(Extrait fourni):
============
Selon M. Nantulya, l’Afrique de l’Est a contracté à hauteur de 26 milliards de dollars US de nouvelles dettes auprès de la Chine pour des projets d’infrastructure, d’énergie et de construction, à l’heure où certains pays comme Djibouti se trouvent déjà en situation de surendettement et présentent un haut risque de défaut de paiement.

Le problème, a-t-il souligné lors d’un entretien avec Equal Times, a beaucoup à voir avec la nature des engagements plus larges de la Chine avec les pays africains, étant donné que les relations d’État à État entre la Chine et l’Afrique se déroulent principalement à huis-clos, hors de la sphère publique.

« Les institutions responsables, tels les inspecteurs généraux, les protecteurs du citoyen, les chambres de commerce et d’industrie, les comités de contrôle parlementaire, la société civile, les médias et les ONG, ne sont guère informées de ces négociations et ne sont donc pas en mesure de contrôler les engagements pour s’assurer qu’ils reflètent l’intérêt national », a-t-il indiqué.

« À aucun moment du processus de négociation les entités publiques ne sont consultées, et c’est certainement le cas de Bagamoyo. »

…sans parler de Djibouti et du Kenya

Il en a été de même dans le cas du port de Lamu, qui relève du projet phare de LAPSSET. Le projet et, en particulier, la manière dont celui-ci est mis en œuvre, a soulevé des polémiques, des organisations de défense des droits ayant dénoncé des problèmes constitutionnels, environnementaux et fonciers qui ont fait l’objet d’une requête déposée devant la Haute Cour du Kenya en 2012, selon Rose Birgen, chargée de programme principale du groupe Natural Justice, basé à Nairobi, au Kenya.
============
[Données extraites d’une collection]
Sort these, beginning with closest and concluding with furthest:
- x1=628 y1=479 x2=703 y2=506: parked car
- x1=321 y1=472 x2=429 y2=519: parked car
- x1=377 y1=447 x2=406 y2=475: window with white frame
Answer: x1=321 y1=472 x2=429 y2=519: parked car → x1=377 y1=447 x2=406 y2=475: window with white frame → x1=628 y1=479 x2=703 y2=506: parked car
============
(Énoncé):
Poursuivez l’extrait sur l’endettement de l’Afrique de l’Est auprès de la Chine en reprenant juste après sa dernière phrase. Les items ne sont pas nécessaires ici.

(Résultat):
« Le projet a toujours suscité des préoccupations quant aux risques possibles, tels que la perte de biodiversité, la déforestation et la perte de couverture végétale, le déplacement sans compensation adéquate, la perte de moyens de subsistance, la perte de savoirs traditionnels, la violation des droits humains et les répercussions sociales telles que l’alcoolisme et la prostitution, avec l’afflux de non-locaux dans la région », a expliqué Mme Birgen.

« Les postes d’amarrage ont littéralement été placés juste au-dessus du récif local de Shaka la Paye », dit-elle. « La disparition du corail entraînera la destruction de ressources halieutiques critiques dans la zone et aura des effets adverses sur le tourisme. »

Bien que la Haute Cour du Kenya ait ordonné le versement d’une indemnité de 17 millions USD aux 4.600 pêcheurs lésés par la construction du port, le gouvernement kenyan n’a pas encore déboursé un seul shilling.

Entre-temps, le président Uhuru Kenyatta espère que le poste d’amarrage achevé pourra commencer à accueillir des navires avant fin 2019, ce qui aurait des retombées économiques à Lamu, de même que dans les villes et villages situées le long du corridor LAPSSET. Mme Birgen reste, toutefois, sceptique : « Je pense qu’il est difficile de savoir si le port est ou non économiquement viable car le coût réel du projet, y compris les coûts externes, n’a pas encore été évalué. Sur la base de cette omission, le Kenya ne peut évaluer l’intégralité des coûts », dit-elle.

Non loin de là, à Djibouti, le gouvernement est aux prises avec un litige interminable concernant le port de Djibouti City, qui dure depuis plus de 12 ans. La situation est arrivée au point critique en novembre 2018 lorsque l’opérateur portuaire mondial DP World, basé à Dubaï, a engagé une action contre le gouvernement djiboutien pour avoir pris possession du terminal à conteneurs de Doraleh, dont DP World était actionnaire à 33,34 %. Auparavant, le gouvernement djiboutien, actionnaire à 66,66 %, avait vendu une participation de 23,5 % à la China Merchants Port Holdings (CMP), une filiale du China Merchants Group (CMG).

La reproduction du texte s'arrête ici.